Yates outlived his daughter by ten years, dying in 1813, aged 74; and in the previous year, he had commissioned the Bolton surveyor John Albinson to make a plan of his land and buildings at Springside. This plan has survived, and shows the site in some detail. To the north of the house was a courtyard, which included a stable block and coach house. A further north again was a walled garden, with a glasshouse across the north end. To the south of the house were a pair of ornamental ponds, formed by damming the stream here, one of these still survives.
In 1806, the Grant brothers had bought the old Peel printworks at Ramsbottom, this was followed by Nuttall Mill in 1812, then Springside in 1818. William and Daniel had previously resided in Manchester town houses, but now both moved to live at Springside, living together like an old married couple (the Barclay brothers of Sark, proprietors of The Telegraph newspaper, spring to mind).
Much has been written about the Grant brothers, but it is difficult to see beyond the blatant hagiography presented by both Charles Dickens and William Hulme Elliot; it is as if a convenient smokescreen had been drawn across the means by which they generated their vast wealth.
William died at Springside in 1842, and by the time Daniel followed him, in 1855, the East Lancs Railway had driven their new line up the valley, and by erecting an embankment to the west of the house, very effectively ruined the rural tranquillity which had originally made the location so desirable.
Next in residence at Springside was the highly ambitious Richard Olive. Before 1851, Richard’s father John had set up a railway wagon building business at Woolfold, and before 1850 John had established the adjacent Woolfold Paper Mills, on the Kirklees Brook. This was subsequently run by John’s younger sons, William and Thomas (later known as Olive’s Paper Mill, demolished in 2007).
After John Olive died in 1867, Richard took over the Woolfold wagon works, where he employed my own great-grandfather, Franklin, then 14 years old, as a labourer. Not to be outdone by his brothers, Richard acquired a lease to Burrs Mill in about 1880, and converted this to paper manufacture. He added a three-storey warehouse, and the existing 40-yard octagonal brick chimneystack.

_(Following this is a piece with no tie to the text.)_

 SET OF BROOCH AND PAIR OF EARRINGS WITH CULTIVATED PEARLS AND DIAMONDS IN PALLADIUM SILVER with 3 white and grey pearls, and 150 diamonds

As if that wasn’t enough, Richard also constructed a new wagon-building works at Springside, on a narrow slip of land between the East Lancs Railway and the river Irwell. A branch line was constructed through the works, and a large new reservoir to the east probably provided steam-engine condenser water. By 1881, Richard was employing 500 men and boys, at his three businesses.
Richard was one of four main promoters behind construction of the Tottington Branch Line, constructed wholly by hand between 1878 and 1882; this was linked to the Woolfold Works by a spur line which passed beneath Tottington Road, but the works may never have benefitted from this link to the railway system, as it closed down in about 1881, possibly as a consequence of the ‘Great Depression’ of 1873-96. The paper-making business at Burrs was also closed before 1884.
However, the Springside Wagon Works continued to run; and to house some of his workers, Richard erected a row of 18 terraced houses above the Irwell valley to the west, named ‘Springside View’. He also constructed a new footbridge (‘Olive Bridge’) on the site of the old Goose Ford, to enable his workers to cross the Irwell to get to work.
Richard Olive died in 1917, and Springside was demolished before 1920. But the cellars survived intact, and for some years now, a new country house has been under construction here, which will be the third house to be erected on this site. But the bridge and the ford have long disappeared, and no evidence survives to indicate this historic river crossing.